EXTRAIT CHOISI:
####

CASSE ET ANNULE, mais seulement en ce qu'il déclare irrecevable l'action de M. [Y] sur le fondement de la garantie des vices cachés, l'arrêt rendu le 14 janvier 2020, entre les parties, par la cour d'appel de Riom ;

Remet, sur ce point, l'affaire et les parties dans l'état où elles se trouvaient avant cet arrêt et les renvoie devant la cour d'appel de Lyon ;

Condamne Mme [K] et M. [D] aux dépens ;

En application de l'article 700 du code de procédure civile, rejette les demandes ;

Dit que sur les diligences du procureur général près la Cour de cassation, le présent arrêt sera transmis pour être transcrit en marge ou à la suite de l'arrêt partiellement cassé ;

Ainsi fait et jugé par la Cour de cassation, troisième chambre civile, et prononcé par le président en son audience publique du huit décembre deux mille vingt et un.

MOYEN ANNEXE au présent arrêt

Moyen produit par la SCP Yves et Blaise Capron, avocat aux Conseils, pour M. [Y].

####

CONSIGNES:
(a) Traduisez en anglais cette phrase de l'extrait : « Remet, sur ce point, l'affaire et les parties dans l'état où elles se trouvaient avant cet arrêt et les renvoie devant la cour d'appel de Lyon ; »
(b) Recopiez sans rien changer les lignes de données, à partir de celle qui contient « From the photograph provided, of » et jusqu'à la dernière ligne de données, ces deux bornes comprises.
L'extrait et les lignes de données n'ont pas la même origine.

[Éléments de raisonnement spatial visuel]

####

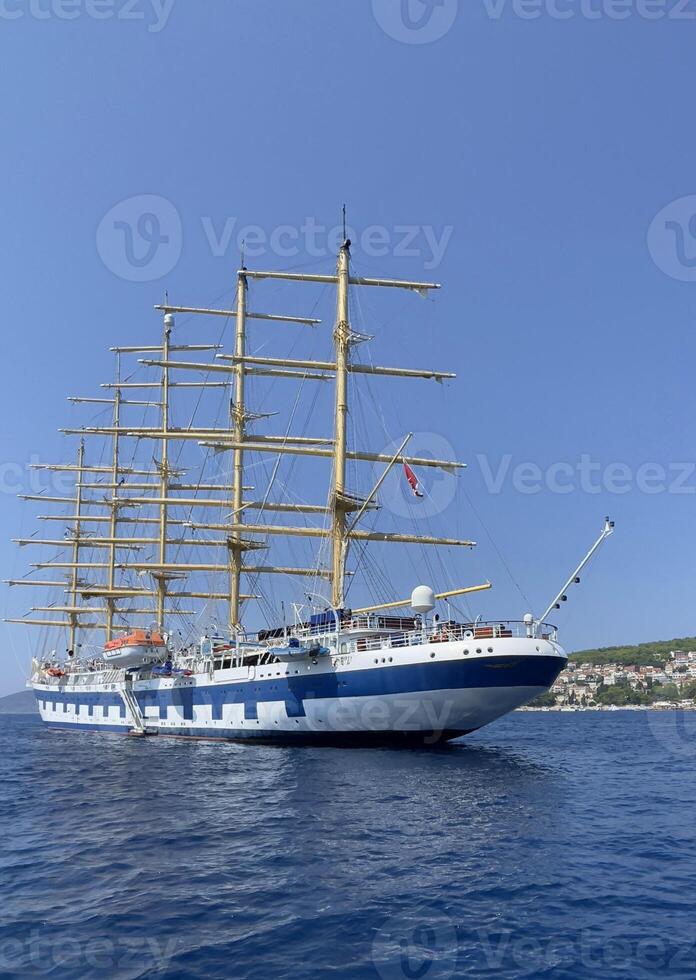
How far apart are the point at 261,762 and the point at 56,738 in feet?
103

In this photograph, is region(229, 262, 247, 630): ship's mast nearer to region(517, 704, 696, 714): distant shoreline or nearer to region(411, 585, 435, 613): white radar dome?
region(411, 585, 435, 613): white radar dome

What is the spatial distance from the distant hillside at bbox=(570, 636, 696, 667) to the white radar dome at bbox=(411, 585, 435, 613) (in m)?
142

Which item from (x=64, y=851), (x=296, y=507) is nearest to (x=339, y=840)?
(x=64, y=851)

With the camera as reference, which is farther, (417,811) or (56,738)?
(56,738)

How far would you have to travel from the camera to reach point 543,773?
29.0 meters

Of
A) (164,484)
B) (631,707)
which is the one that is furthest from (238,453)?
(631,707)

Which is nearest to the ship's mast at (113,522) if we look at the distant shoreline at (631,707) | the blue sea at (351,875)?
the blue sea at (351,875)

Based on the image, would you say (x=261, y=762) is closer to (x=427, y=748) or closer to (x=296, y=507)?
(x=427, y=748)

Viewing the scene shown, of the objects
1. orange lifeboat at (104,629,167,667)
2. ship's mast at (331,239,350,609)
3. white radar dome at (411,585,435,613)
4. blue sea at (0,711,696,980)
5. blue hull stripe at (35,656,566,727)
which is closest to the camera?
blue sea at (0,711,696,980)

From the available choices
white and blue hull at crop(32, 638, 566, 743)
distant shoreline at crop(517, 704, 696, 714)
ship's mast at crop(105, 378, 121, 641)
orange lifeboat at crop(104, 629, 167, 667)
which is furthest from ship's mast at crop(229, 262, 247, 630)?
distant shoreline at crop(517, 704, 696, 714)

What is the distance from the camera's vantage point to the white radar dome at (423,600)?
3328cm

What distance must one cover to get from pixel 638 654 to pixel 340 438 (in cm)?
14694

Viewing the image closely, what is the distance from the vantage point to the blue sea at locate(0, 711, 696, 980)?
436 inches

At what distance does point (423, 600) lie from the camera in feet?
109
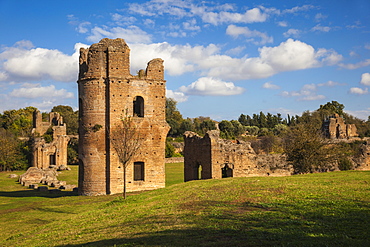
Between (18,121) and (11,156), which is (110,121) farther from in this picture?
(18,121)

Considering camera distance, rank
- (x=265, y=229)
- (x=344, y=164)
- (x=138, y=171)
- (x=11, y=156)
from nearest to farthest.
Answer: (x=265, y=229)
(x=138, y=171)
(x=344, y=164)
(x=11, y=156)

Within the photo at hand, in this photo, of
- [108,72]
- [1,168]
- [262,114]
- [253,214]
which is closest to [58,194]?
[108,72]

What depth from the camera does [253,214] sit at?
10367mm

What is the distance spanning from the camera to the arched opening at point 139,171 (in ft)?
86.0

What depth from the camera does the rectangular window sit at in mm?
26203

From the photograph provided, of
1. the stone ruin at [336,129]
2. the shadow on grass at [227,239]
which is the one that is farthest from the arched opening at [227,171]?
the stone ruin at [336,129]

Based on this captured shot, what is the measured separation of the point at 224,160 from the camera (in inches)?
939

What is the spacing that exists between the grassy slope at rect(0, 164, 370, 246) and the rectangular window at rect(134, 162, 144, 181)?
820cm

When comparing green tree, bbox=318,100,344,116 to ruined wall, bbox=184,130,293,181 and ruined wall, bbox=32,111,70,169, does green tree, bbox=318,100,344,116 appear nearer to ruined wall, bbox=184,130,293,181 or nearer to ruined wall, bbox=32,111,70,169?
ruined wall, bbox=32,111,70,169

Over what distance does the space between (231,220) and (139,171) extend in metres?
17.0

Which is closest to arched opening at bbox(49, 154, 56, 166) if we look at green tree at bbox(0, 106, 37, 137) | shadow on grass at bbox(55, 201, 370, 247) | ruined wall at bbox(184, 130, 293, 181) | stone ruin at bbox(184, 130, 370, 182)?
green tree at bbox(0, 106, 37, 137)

####

RÉPONSES:
(a) On this point, restores the case and the parties to the state they were in before that judgment and refers them to the Court of Appeal of Lyon;

(b)
From the photograph provided, of
1. the stone ruin at [336,129]
2. the shadow on grass at [227,239]
which is the one that is farthest from the arched opening at [227,171]?
the stone ruin at [336,129]

Based on this captured shot, what is the measured separation of the point at 224,160 from the camera (in inches)?
939

What is the spacing that exists between the grassy slope at rect(0, 164, 370, 246) and the rectangular window at rect(134, 162, 144, 181)?
820cm

When comparing green tree, bbox=318,100,344,116 to ruined wall, bbox=184,130,293,181 and ruined wall, bbox=32,111,70,169, does green tree, bbox=318,100,344,116 appear nearer to ruined wall, bbox=184,130,293,181 or nearer to ruined wall, bbox=32,111,70,169?
ruined wall, bbox=32,111,70,169

Over what distance does the space between (231,220) and (139,171) extend in metres?
17.0

Which is closest to arched opening at bbox(49, 154, 56, 166) if we look at green tree at bbox(0, 106, 37, 137) | shadow on grass at bbox(55, 201, 370, 247) | ruined wall at bbox(184, 130, 293, 181) | stone ruin at bbox(184, 130, 370, 182)?
green tree at bbox(0, 106, 37, 137)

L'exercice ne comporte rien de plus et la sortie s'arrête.